Current evidence supports two models of mitochondrial clearance, which are not mutually exclusive. The first is that mitochondrial depolarization causes mitochondrial clearance. Depolarization can be induced experimentally by protonophores, like FCCP, and by photodamage, which activates the MPT (55). In both cases, depolarization leads to clearance (44, 72). This model fits well with the concept of mitochondrial autophagy as a quality-control mechanism, since depolarized mitochondria produce ROS, which are detrimental to cells. Supportive evidence for this model comes from the study of Parkinson's disease. Parkin and PINK1 are two proteins that are frequently mutated in autosomal recessive Parkinson's disease (19, 47). Studies show that mitochondrial depolarization stabilizes PINK1, which recruits the E3 ligase Parkin, and that Parkin ubiquitinates substrates, such as VDAC1, in the mitochondrial outer membrane (20, 32, 73). This leads to recruitment of the adaptor proteins p62 and HDAC6. p62 binds ubiquitin and the autophagy protein LC3 through its LC3-interaction region (LIR). This suggests a mechanism for recruitment of the autophagy machinery to mitochondria. However, the need for p62 is questionable, since it is required for mitochondrial clustering, but not clearance (74). HDAC6 binds ubiquitin and dynein motors, and mediates mitochondrial aggregation, which is required for efficient clearance (57). Of greater physiological relevance than chemically induced depolarization, starvation can also activate the MPT, and cause depolarization (12, 26). Interestingly, although activation of the MPT is required for starvation-induced mitochondrial clearance, it is not required for LC3-containing membrane recruitment to mitochondria (44). Mitochondrial fission also gives rise to depolarized mitochondria, which are eliminated by autophagy (99).

BNIP3 causes mitochondrial depolarization and clearance (5, 36, 85, 108). Similarly, it has been suggested that mitochondrial clearance in reticulocytes is caused by NIX-mediated depolarization (Fig. 6A) (88). In support of this idea, mitochondria depolarize before elimination (109), and mitochondrial clearance in NIX-deficient reticulocytes is rescued by FCCP or the BH3-mimetic ABT-737 (88). On the other hand, mitochondrial clearance in reticulocytes does not require BAX or BAK, nor activation of the MPT (91). Likewise, BNIP3-mediated mitochondrial clearance does not require the MPT (85). Further, NIX does not activate the MPT (except indirectly via the ER, but ER is not abundant in reticulocytes) (21).

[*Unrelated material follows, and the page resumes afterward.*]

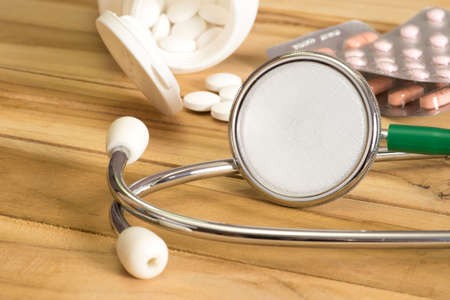A stethoscope and different tablets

Finally, mitochondria in autophagy-defective reticulocytes exhibit impaired depolarization, indicating that depolarization is at least partially a consequence of autophagosome formation (110). Together, these findings suggest that mitochondrial clearance in reticulocytes is not primarily driven by NIX-dependent mitochondrial depolarization. The ability of protonophores and chemical inducers of MOMP to rescue mitochondrial clearance in NIX-deficient reticulocytes may reflect activation of a latent depolarization-driven pathway.

FIG. 6. — **Two models of NIX-dependent mitochondrial clearance in reticulocytes. (A)** In the first model, NIX causes mitochondrial depolarization, which leads to membrane recruitment. A caveat with this model is evidence is lacking that NIX can directly act on mitochondria to cause depolarization. **(B)** In the second model, NIX functions as an adaptor for the recruitment of autophagy or membrane trafficking proteins, which recruit membranes. In both models, once mitochondria are completely surrounded by double membrane, they undergo degradation and elimination.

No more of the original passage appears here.